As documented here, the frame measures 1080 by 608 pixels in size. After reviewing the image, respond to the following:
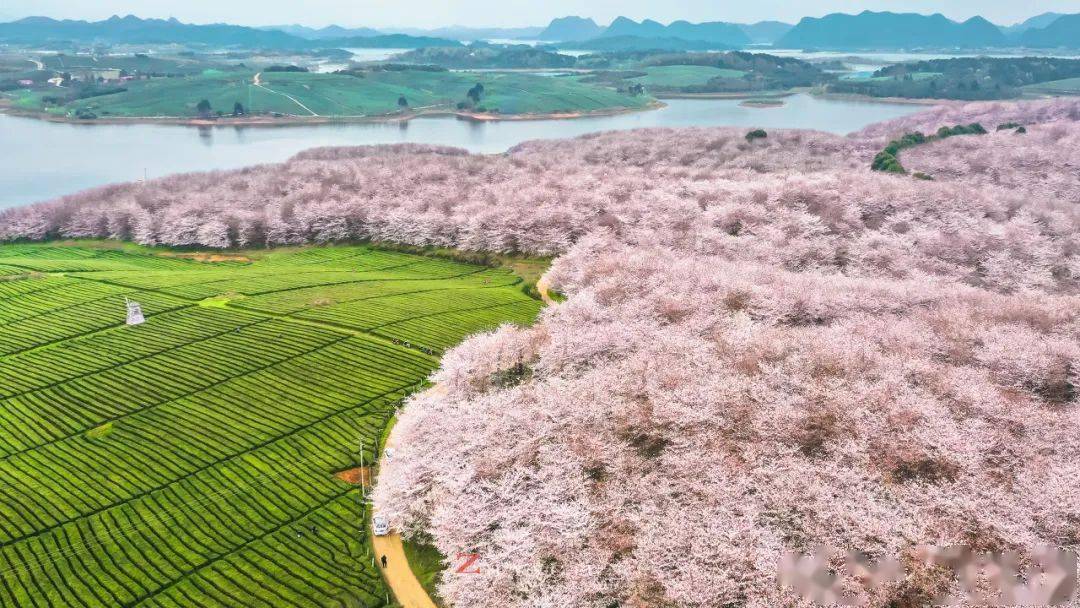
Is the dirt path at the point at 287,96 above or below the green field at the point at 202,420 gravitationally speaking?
above

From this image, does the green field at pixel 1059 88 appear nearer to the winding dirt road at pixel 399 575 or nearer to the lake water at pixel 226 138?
the lake water at pixel 226 138

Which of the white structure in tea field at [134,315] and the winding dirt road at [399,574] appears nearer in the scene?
the winding dirt road at [399,574]

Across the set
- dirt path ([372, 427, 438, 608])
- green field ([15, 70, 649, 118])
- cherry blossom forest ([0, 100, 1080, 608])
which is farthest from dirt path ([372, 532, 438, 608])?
green field ([15, 70, 649, 118])

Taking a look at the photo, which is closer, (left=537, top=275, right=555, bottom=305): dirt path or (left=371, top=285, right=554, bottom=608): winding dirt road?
(left=371, top=285, right=554, bottom=608): winding dirt road

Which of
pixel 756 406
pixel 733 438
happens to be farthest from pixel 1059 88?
pixel 733 438

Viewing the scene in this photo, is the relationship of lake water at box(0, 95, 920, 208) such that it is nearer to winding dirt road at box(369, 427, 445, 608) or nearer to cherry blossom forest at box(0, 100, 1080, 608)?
cherry blossom forest at box(0, 100, 1080, 608)

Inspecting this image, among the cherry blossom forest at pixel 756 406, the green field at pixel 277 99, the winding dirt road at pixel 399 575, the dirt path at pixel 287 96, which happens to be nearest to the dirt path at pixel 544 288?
the cherry blossom forest at pixel 756 406

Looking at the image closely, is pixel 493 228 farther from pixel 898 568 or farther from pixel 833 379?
pixel 898 568
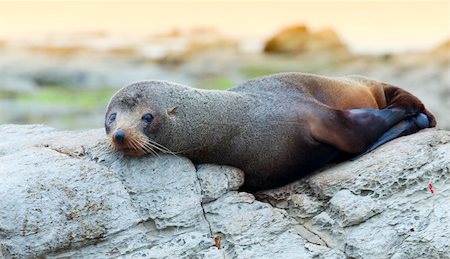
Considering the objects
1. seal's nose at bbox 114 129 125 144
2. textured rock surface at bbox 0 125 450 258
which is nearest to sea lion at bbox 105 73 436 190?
seal's nose at bbox 114 129 125 144

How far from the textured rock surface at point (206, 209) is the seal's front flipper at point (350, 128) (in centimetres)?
29

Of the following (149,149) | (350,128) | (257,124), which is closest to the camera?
(149,149)

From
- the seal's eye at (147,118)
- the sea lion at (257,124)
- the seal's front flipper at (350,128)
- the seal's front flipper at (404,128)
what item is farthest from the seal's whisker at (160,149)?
the seal's front flipper at (404,128)

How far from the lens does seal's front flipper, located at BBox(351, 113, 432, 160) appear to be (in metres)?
6.91

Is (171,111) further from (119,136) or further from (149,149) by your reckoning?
(119,136)

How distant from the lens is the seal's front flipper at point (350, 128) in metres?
6.80

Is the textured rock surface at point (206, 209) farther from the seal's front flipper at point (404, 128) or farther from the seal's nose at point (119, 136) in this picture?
the seal's front flipper at point (404, 128)

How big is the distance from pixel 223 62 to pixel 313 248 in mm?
21324

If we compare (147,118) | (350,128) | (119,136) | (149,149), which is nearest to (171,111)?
(147,118)

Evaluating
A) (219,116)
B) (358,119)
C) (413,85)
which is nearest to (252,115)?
(219,116)

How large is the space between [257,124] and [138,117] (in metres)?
0.96

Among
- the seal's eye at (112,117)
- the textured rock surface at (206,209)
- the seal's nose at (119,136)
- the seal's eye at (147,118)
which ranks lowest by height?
the textured rock surface at (206,209)

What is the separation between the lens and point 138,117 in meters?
6.30

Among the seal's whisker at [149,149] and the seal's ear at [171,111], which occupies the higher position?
the seal's ear at [171,111]
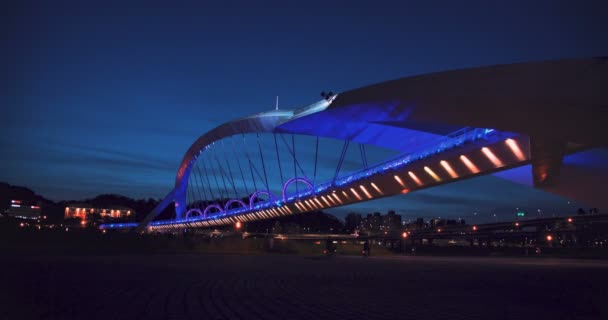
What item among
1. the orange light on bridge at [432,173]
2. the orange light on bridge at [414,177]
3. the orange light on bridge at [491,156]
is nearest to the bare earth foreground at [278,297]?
the orange light on bridge at [491,156]

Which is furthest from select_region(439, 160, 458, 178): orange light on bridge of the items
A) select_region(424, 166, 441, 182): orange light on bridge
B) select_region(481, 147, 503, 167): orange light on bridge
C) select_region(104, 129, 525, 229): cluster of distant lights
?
select_region(481, 147, 503, 167): orange light on bridge

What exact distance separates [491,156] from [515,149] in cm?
178

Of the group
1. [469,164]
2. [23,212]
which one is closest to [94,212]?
[23,212]

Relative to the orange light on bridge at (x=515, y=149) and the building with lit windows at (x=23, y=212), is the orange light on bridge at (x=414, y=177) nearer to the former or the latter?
the orange light on bridge at (x=515, y=149)

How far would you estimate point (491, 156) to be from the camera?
2467 cm

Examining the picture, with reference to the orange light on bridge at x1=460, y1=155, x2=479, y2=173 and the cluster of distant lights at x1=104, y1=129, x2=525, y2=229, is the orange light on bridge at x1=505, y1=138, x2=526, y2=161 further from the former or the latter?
the orange light on bridge at x1=460, y1=155, x2=479, y2=173

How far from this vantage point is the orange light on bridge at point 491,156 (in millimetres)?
24375

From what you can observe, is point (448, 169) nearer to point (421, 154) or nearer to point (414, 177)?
point (421, 154)

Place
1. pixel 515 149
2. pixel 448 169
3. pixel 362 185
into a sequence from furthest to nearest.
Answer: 1. pixel 362 185
2. pixel 448 169
3. pixel 515 149

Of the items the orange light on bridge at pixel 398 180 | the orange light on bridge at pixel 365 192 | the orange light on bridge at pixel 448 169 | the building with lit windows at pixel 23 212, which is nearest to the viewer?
the orange light on bridge at pixel 448 169

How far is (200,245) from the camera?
43.8 m

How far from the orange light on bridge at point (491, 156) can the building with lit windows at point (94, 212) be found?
16583cm

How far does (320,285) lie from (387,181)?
2260 cm

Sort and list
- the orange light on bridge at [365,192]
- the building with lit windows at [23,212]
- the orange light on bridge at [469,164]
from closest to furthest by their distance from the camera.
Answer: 1. the orange light on bridge at [469,164]
2. the orange light on bridge at [365,192]
3. the building with lit windows at [23,212]
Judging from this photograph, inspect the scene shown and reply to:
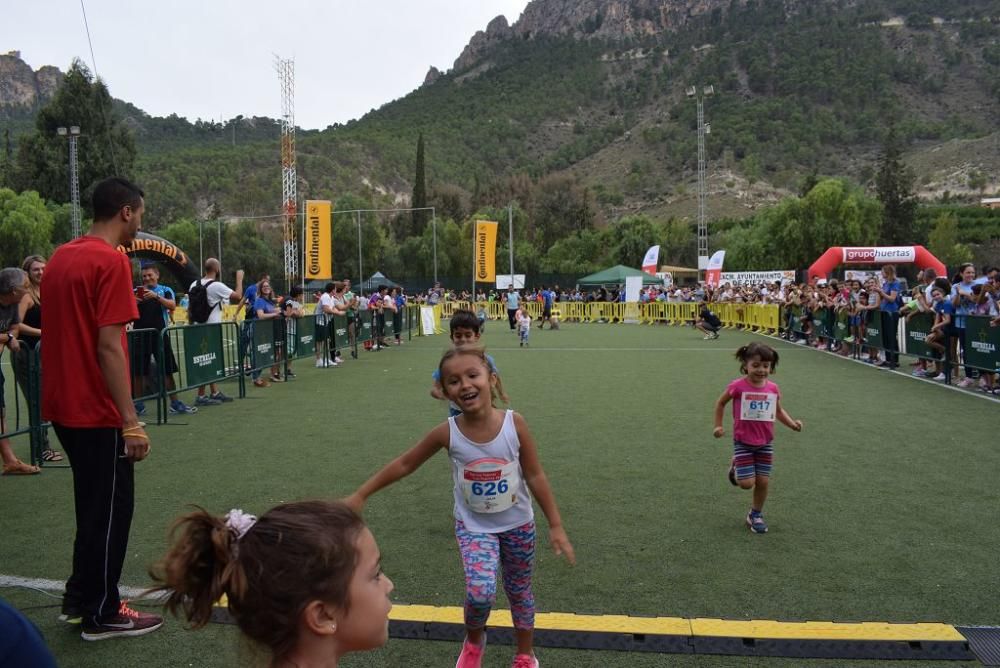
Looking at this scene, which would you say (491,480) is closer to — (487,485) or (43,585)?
(487,485)

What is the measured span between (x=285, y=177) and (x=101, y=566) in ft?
227

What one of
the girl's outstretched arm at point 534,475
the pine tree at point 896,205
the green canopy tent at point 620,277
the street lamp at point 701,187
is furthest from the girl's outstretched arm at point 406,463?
the pine tree at point 896,205

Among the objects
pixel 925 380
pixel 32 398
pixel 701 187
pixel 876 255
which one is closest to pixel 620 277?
pixel 701 187

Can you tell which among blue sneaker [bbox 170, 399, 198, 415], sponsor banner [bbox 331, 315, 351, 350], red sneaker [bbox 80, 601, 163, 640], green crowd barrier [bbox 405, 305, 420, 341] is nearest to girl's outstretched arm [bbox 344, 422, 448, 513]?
red sneaker [bbox 80, 601, 163, 640]

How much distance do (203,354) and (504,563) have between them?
915cm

□ □ □ □

TASK OBJECTIVE:
Copy every line above word for word and exclude the pictures.

TASK RESPONSE:
As documented here, the frame measures 1080 by 608 pixels in size. After reviewing the image, respond to the following:
Is the dirt path at the point at 287,96 above or below the green field at the point at 202,420 gravitationally speaking?
above

From this image, does the green field at pixel 1059 88 appear nearer to the winding dirt road at pixel 399 575 or nearer to the lake water at pixel 226 138?
the lake water at pixel 226 138

Which of the white structure in tea field at [134,315] and the winding dirt road at [399,574] appears nearer in the scene?
the winding dirt road at [399,574]

Across the set
- dirt path ([372, 427, 438, 608])
- green field ([15, 70, 649, 118])
- cherry blossom forest ([0, 100, 1080, 608])
which is farthest from dirt path ([372, 532, 438, 608])?
green field ([15, 70, 649, 118])

Taking a look at the photo, which is closer, (left=537, top=275, right=555, bottom=305): dirt path or (left=371, top=285, right=554, bottom=608): winding dirt road?
(left=371, top=285, right=554, bottom=608): winding dirt road

Which of
pixel 756 406
pixel 733 438
happens to be farthest from pixel 1059 88?
pixel 733 438

Viewing the scene in this photo, is the relationship of lake water at box(0, 95, 920, 208) such that it is nearer to winding dirt road at box(369, 427, 445, 608) or nearer to cherry blossom forest at box(0, 100, 1080, 608)?
cherry blossom forest at box(0, 100, 1080, 608)

Inspecting this image, among the cherry blossom forest at pixel 756 406, the green field at pixel 277 99, the winding dirt road at pixel 399 575, the dirt path at pixel 287 96, which happens to be nearest to the dirt path at pixel 544 288?
the cherry blossom forest at pixel 756 406

Looking at the image closely, is pixel 493 228 farther from pixel 898 568 or farther from pixel 833 379?
pixel 898 568
Considering the objects
1. seal's nose at bbox 114 129 125 144
2. textured rock surface at bbox 0 125 450 258
which is nearest to sea lion at bbox 105 73 436 190?
seal's nose at bbox 114 129 125 144

How far from the textured rock surface at point (206, 209) is the seal's front flipper at point (350, 128) (in centimetres)?
29

Of the following (149,149) | (350,128) | (257,124), which is closest to the camera?
(149,149)

From
- the seal's eye at (147,118)
- the sea lion at (257,124)
- the seal's front flipper at (350,128)
- the seal's front flipper at (404,128)
what item is farthest from the seal's whisker at (160,149)?
the seal's front flipper at (404,128)

How far from the lens does seal's front flipper, located at BBox(351, 113, 432, 160) appear to be (in metres)?
6.91

Is (171,111) further from (119,136) or further from (149,149) by your reckoning?
(119,136)

How distant from the lens is the seal's front flipper at point (350, 128) in metres?
6.80

Is the textured rock surface at point (206, 209) farther from the seal's front flipper at point (404, 128) or farther from the seal's nose at point (119, 136) in this picture?
the seal's front flipper at point (404, 128)

How big is the distance from pixel 223 62 to pixel 313 248 in mm?
21324

If we compare (147,118) | (350,128) | (119,136) | (149,149), which is nearest to (171,111)?
(147,118)

Evaluating
A) (219,116)
B) (358,119)
C) (413,85)
which is nearest to (252,115)?
(219,116)

How large is the space between [257,124] and [138,117] (in metres)?
0.96

Among
- the seal's eye at (112,117)
- the textured rock surface at (206,209)
- the seal's nose at (119,136)
- the seal's eye at (147,118)
which ranks lowest by height?
the textured rock surface at (206,209)

What is the separation between the lens and point 138,117 in meters?
6.30

Among the seal's whisker at [149,149] and the seal's ear at [171,111], which occupies the higher position?
the seal's ear at [171,111]
What item among
1. the orange light on bridge at [432,173]
2. the orange light on bridge at [414,177]
3. the orange light on bridge at [491,156]
is nearest to the bare earth foreground at [278,297]?
the orange light on bridge at [491,156]

Which is furthest from select_region(439, 160, 458, 178): orange light on bridge of the items
A) select_region(424, 166, 441, 182): orange light on bridge
B) select_region(481, 147, 503, 167): orange light on bridge
C) select_region(104, 129, 525, 229): cluster of distant lights
?
select_region(481, 147, 503, 167): orange light on bridge

What exact distance separates [491,156] from [515,149] in cm?
178

Of the group
1. [469,164]
2. [23,212]
which one is closest to [94,212]?
[23,212]

Relative to the orange light on bridge at (x=515, y=149) and the building with lit windows at (x=23, y=212), is the orange light on bridge at (x=414, y=177) nearer to the former or the latter?
the orange light on bridge at (x=515, y=149)

How far would you estimate point (491, 156) to be from the camera?
2467 cm

Examining the picture, with reference to the orange light on bridge at x1=460, y1=155, x2=479, y2=173 and the cluster of distant lights at x1=104, y1=129, x2=525, y2=229, is the orange light on bridge at x1=505, y1=138, x2=526, y2=161 further from the former or the latter?
the orange light on bridge at x1=460, y1=155, x2=479, y2=173

How far from this vantage point is the orange light on bridge at point 491,156 (in millimetres)?
24375

From what you can observe, is point (448, 169) nearer to point (421, 154) or nearer to point (414, 177)?
point (421, 154)

Place
1. pixel 515 149
2. pixel 448 169
3. pixel 362 185
into a sequence from furthest to nearest.
Answer: 1. pixel 362 185
2. pixel 448 169
3. pixel 515 149

Of the items the orange light on bridge at pixel 398 180 | the orange light on bridge at pixel 365 192 | the orange light on bridge at pixel 448 169 | the building with lit windows at pixel 23 212, which is nearest to the viewer?
the orange light on bridge at pixel 448 169

How far is (200,245) from the camera?
43.8 m

How far from the orange light on bridge at point (491, 156) can the building with lit windows at point (94, 212) be found?
16583cm

How far does (320,285) lie from (387,181)?
2260 cm

Sort and list
- the orange light on bridge at [365,192]
- the building with lit windows at [23,212]
- the orange light on bridge at [469,164]
from closest to furthest by their distance from the camera.
Answer: 1. the orange light on bridge at [469,164]
2. the orange light on bridge at [365,192]
3. the building with lit windows at [23,212]
Judging from this photograph, inspect the scene shown and reply to:
Looking at this scene, which would you say (491,480) is closer to — (487,485) or (43,585)?
(487,485)

What is the measured span between (x=285, y=177) and (x=101, y=566) in ft?
227

What one of
the girl's outstretched arm at point 534,475
the pine tree at point 896,205
the green canopy tent at point 620,277
the street lamp at point 701,187
is furthest from the girl's outstretched arm at point 406,463?
the pine tree at point 896,205

Among the objects
pixel 925 380
pixel 32 398
pixel 701 187
pixel 876 255
which one is closest to pixel 620 277?
pixel 701 187

Can you tell which among blue sneaker [bbox 170, 399, 198, 415], sponsor banner [bbox 331, 315, 351, 350], red sneaker [bbox 80, 601, 163, 640], green crowd barrier [bbox 405, 305, 420, 341] is nearest to girl's outstretched arm [bbox 344, 422, 448, 513]?
red sneaker [bbox 80, 601, 163, 640]

How much distance do (203,354) and (504,563) have between them?
915cm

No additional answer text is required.